When the Republic of Geneva revised its constitution in 1862, the principal question remitted to the people was the abolition of the punishment of death. M. Bost, a Genevese author, appealed to Victor Hugo for his intervention in the discussion. The poet replied by a long and exhaustive communication, in which he reviewed the leading cases in various European countries where the scaffold had recently been called into requisition, and he closed with this exordium: 'O people of Geneva, your city is situate on a lake in the Garden of Eden! you live in a blessed place! all that is most noble in creation surrounds you! the habitual contemplation of the beautiful reveals the truth and imposes duties on you! Your civilization ought to be in harmony with nature.
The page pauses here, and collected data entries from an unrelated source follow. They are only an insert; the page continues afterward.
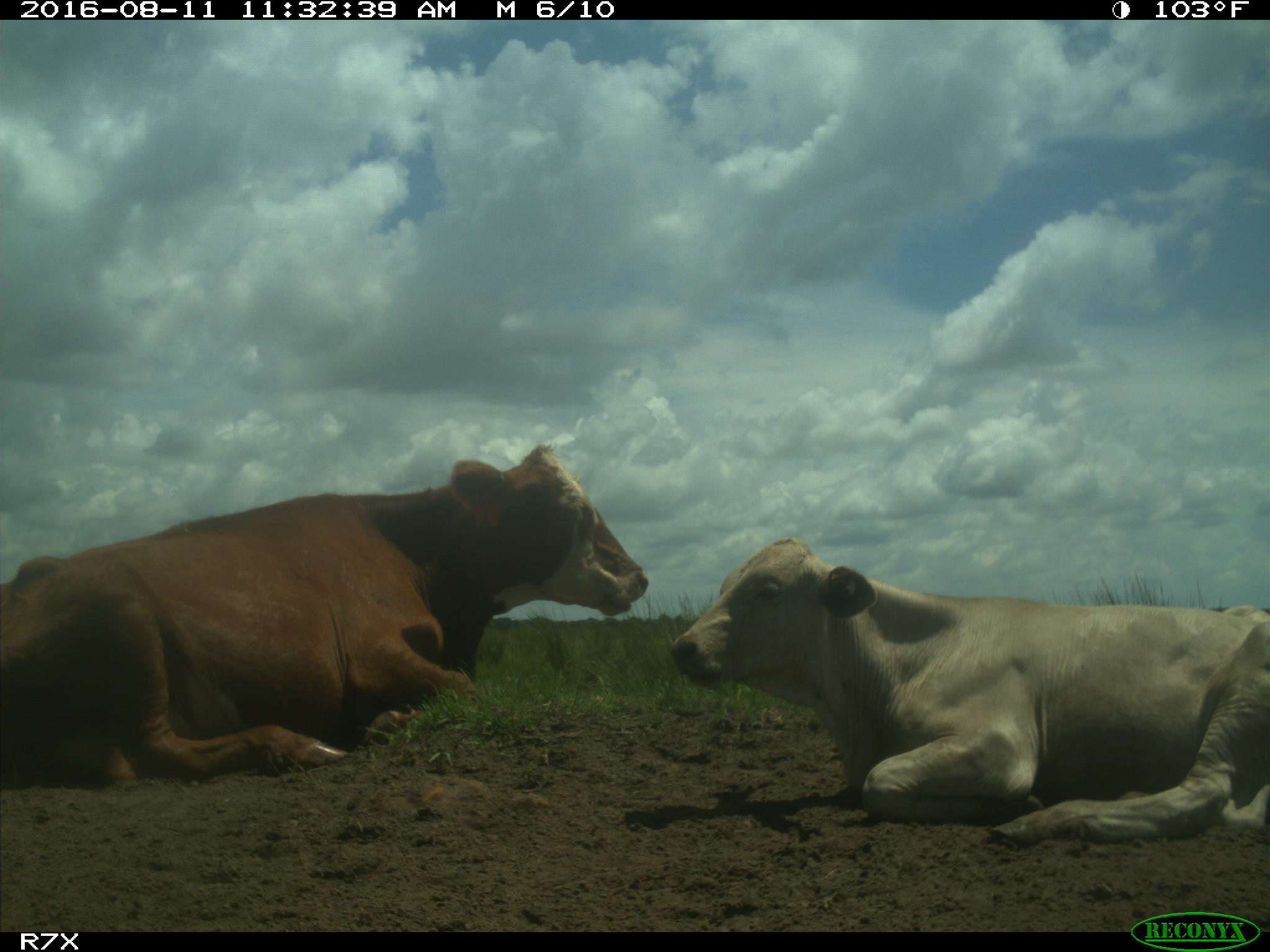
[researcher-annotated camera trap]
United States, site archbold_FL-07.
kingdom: Animalia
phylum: Chordata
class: Mammalia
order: Artiodactyla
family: Bovidae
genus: Bos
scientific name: Bos taurus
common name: domestic cow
Take counsel of all these merciful marvels. Believe in your sky so bright; and as goodness descends from the sky, abolish the scaffold. Be not ungrateful. Let it not be said that in gratitude, and, as it were, in exchange for this admirable corner of the earth, where God has shown to man the sacred splendour of the Alps, the Arve and the Rhone, the blue lake, and Mont Blanc in the glory of sunlight, man has offered to the Deity the spectacle of the guillotine.' The question had already been decided by the retention of the scaffold when this letter reached Geneva, but Victor Hugo now addressed the people. His second letter had an immense effect, and secured the rejection of the constitution proposed by the Conservatives. It also brought over a great number of adherents to the cause of abolition, which ultimately triumphed.

On many subsequent occasions, and notably in connection with Italy and Portugal, Victor Hugo wrote and strove for the abolition of capital punishment. In France his pressing personal appeals more than once availed to procure a commutation of the death-punishment. To his Last Day of a Convict was due the introduction of extenuating circumstances in the criminal laws of France, and he projected a work to be entitled Le Dossier de la Peine de Mort.

It is not my intention here, nor, indeed, is it necessary, to discuss the arguments which may be advanced for or against capital punishment. It has been simply my object to present Victor Hugo in a light which, while it may divide men in their judgments, will unite them in their sympathies. The cases I have cited will be more than sufficient to demonstrate that noble enthusiasm of humanity which forms so conspicuous a feature in Victor Hugo's character.